> Selected extract:
Solved
Contributor
Posts: 35

# Comparing 2 datasets

I have 2 sets of data that are geocoded for the "small area", years (2003-2007) and (2008 to 2012).
The two sets are geocoded in a different way. I'm trying to concatenate both sets and see if there's a difference in death rates between the two periods (years).
I have this code:
data mort03_07;
set data.mortsarea99_09_newrace;
if NMRes=1;
if 2003<=year<=2007;
sarea134=sarea133;
if sarea133=100 then sarea134=99;

geo=2; *not geocoded;
if 1<=sarea134<=108 then geo=1; *geocoded;

run;
data mort08_12;
set final.death99_13geo_14ungeo_ibis_std;
if NMRes=1;
if 2008<=year<=2012;

geo=2; *not geocoded;
if 1<=sarea134<=108 then geo=1; *geocoded;

run;

/*
proc summary data=mort03_07;
var x geo;
class fipscode;
output out=numgeo1 sum(geo)=numgeo sum(x)=totnum;
run;

proc summary data=mort08_12;
var x geo;
class fipscode;
output out=numgeo2 sum(geo)=numgeo sum(x)=totnum;
run;

data numge01;
set numgeo1;
period=1;
run;
data numge02;
set numgeo2;
period=2;
run;

data numgeo;
set numge01 numge02;
geopct=numgeo/totnum;
run;

proc print data=numgeo1; title 'geocoded, period1';
proc print data=numgeo2; title 'geocoded, period2';
proc print data=numgeo; title 'geocoded, both periods';
run;

When I run the proc print data=numgeo; title 'geocoded, both periods';
I get the geopct >1  (because the numgeo > totnum)

> Extracted information:
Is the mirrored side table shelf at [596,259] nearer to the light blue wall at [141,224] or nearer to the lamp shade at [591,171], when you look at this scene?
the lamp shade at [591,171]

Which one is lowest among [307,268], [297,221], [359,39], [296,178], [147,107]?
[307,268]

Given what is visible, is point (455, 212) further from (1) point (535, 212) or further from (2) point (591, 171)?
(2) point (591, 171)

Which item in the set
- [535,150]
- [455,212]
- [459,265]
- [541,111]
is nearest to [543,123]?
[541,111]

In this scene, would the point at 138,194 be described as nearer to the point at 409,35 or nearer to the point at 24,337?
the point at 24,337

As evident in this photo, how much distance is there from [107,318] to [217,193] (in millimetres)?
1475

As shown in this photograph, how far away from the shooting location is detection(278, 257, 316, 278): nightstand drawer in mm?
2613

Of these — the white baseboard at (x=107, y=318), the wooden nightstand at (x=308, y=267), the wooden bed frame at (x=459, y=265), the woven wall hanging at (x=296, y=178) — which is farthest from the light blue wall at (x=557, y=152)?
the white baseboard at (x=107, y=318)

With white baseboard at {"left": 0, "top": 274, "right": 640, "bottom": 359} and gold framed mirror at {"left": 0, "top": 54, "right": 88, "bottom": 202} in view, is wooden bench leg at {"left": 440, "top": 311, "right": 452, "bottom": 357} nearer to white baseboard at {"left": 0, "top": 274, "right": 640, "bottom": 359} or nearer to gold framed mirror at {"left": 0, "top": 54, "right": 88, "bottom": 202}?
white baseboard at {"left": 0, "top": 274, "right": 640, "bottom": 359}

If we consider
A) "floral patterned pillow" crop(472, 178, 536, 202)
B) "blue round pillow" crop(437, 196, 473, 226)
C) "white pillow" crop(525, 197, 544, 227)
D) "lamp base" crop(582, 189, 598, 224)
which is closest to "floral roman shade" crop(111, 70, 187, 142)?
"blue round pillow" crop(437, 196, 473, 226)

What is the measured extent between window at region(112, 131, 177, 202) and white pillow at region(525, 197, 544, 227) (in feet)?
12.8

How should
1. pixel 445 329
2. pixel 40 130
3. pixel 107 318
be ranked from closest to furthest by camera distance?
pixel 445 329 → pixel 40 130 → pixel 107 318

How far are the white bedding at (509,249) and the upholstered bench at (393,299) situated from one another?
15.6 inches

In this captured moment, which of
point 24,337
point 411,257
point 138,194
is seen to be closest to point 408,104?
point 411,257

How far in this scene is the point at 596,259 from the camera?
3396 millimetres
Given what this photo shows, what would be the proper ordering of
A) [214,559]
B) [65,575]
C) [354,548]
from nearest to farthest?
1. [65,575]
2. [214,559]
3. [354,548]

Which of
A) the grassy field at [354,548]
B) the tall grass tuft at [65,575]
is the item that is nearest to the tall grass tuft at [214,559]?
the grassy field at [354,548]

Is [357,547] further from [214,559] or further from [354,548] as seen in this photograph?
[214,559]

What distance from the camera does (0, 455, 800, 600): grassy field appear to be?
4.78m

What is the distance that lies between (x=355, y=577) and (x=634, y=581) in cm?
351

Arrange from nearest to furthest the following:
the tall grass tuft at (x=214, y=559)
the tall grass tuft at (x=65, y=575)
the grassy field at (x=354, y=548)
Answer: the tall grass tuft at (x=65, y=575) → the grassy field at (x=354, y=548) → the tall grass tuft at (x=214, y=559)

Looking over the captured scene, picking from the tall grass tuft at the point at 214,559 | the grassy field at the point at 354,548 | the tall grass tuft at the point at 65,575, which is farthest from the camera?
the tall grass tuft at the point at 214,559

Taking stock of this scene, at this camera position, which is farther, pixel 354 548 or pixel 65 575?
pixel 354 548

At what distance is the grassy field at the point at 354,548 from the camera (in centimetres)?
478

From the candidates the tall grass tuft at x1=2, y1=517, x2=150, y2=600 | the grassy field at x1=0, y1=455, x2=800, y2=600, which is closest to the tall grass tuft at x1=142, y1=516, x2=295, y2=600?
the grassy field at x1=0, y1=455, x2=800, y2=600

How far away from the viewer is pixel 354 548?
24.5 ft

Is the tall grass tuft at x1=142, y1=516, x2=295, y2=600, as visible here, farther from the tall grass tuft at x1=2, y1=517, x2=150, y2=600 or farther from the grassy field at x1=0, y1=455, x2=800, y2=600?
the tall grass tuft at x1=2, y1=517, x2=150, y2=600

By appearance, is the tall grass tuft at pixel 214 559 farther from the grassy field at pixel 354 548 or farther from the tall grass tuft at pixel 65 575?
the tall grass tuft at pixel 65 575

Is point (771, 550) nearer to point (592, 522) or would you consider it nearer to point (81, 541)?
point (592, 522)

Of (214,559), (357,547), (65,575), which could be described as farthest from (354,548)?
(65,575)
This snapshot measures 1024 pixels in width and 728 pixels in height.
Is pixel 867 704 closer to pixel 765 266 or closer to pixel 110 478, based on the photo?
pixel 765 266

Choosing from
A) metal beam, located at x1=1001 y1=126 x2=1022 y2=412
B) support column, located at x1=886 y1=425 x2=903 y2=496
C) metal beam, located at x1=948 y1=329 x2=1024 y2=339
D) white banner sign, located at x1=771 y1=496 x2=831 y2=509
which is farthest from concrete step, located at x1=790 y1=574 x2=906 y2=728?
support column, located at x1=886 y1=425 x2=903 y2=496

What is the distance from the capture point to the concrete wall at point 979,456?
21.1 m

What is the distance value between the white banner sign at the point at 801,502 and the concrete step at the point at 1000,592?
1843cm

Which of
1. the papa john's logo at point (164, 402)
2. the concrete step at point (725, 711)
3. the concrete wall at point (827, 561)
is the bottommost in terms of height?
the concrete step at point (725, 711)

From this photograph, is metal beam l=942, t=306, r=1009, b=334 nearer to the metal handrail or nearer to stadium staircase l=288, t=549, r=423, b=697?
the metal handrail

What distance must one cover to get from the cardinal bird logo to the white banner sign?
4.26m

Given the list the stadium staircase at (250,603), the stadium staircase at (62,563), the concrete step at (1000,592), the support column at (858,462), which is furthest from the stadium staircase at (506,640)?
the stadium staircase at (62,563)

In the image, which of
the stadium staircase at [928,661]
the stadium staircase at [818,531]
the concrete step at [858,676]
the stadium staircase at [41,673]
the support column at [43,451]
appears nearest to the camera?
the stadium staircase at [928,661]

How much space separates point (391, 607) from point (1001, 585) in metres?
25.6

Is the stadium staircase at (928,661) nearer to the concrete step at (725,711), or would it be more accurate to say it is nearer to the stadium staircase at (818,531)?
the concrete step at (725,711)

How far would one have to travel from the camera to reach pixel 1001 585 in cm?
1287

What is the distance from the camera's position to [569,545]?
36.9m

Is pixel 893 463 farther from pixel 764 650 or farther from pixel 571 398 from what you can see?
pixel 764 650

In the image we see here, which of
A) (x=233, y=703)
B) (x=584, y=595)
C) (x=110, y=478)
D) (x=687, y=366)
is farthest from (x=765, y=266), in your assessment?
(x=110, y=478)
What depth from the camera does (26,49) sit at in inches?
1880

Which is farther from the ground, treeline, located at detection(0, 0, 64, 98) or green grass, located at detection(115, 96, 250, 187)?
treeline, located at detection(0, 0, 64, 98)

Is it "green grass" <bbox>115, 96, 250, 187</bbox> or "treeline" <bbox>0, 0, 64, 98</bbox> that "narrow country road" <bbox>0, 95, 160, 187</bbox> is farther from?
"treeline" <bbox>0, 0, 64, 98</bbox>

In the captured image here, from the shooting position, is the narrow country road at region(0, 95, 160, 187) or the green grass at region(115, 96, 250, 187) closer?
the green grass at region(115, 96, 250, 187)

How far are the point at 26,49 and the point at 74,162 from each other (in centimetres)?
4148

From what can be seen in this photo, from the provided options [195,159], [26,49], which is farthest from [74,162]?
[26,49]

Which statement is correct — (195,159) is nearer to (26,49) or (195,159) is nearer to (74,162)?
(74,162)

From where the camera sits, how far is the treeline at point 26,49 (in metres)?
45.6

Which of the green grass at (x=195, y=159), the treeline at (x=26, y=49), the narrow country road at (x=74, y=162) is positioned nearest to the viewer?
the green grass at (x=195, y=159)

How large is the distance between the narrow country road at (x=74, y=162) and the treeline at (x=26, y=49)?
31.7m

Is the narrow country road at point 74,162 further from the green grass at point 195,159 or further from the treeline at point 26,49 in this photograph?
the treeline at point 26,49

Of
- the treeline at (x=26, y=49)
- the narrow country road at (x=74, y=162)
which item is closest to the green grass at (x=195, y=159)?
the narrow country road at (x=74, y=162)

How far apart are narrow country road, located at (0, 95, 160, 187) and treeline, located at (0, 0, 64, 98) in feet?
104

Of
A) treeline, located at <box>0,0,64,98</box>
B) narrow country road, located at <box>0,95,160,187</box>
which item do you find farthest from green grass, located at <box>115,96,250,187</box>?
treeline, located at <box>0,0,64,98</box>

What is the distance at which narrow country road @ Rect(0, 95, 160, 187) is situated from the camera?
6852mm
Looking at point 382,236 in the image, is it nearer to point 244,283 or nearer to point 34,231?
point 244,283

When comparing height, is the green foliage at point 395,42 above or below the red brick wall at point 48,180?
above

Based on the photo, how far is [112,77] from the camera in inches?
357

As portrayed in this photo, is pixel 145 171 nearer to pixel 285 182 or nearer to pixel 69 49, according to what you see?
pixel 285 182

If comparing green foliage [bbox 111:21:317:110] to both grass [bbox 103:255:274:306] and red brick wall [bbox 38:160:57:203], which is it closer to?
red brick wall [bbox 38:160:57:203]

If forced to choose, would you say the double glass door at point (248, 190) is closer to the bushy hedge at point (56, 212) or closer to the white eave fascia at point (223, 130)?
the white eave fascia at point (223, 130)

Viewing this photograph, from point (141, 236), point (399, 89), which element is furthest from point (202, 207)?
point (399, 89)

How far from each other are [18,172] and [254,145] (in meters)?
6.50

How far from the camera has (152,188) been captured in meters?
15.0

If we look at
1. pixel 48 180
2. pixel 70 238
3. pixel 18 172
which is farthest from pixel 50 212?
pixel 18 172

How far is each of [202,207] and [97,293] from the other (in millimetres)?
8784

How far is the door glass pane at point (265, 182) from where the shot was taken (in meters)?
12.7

> Task to carry out: In the forum post on comparing two datasets, what value does the code assign to geo for records that are not geocoded?

> Expected answer: 2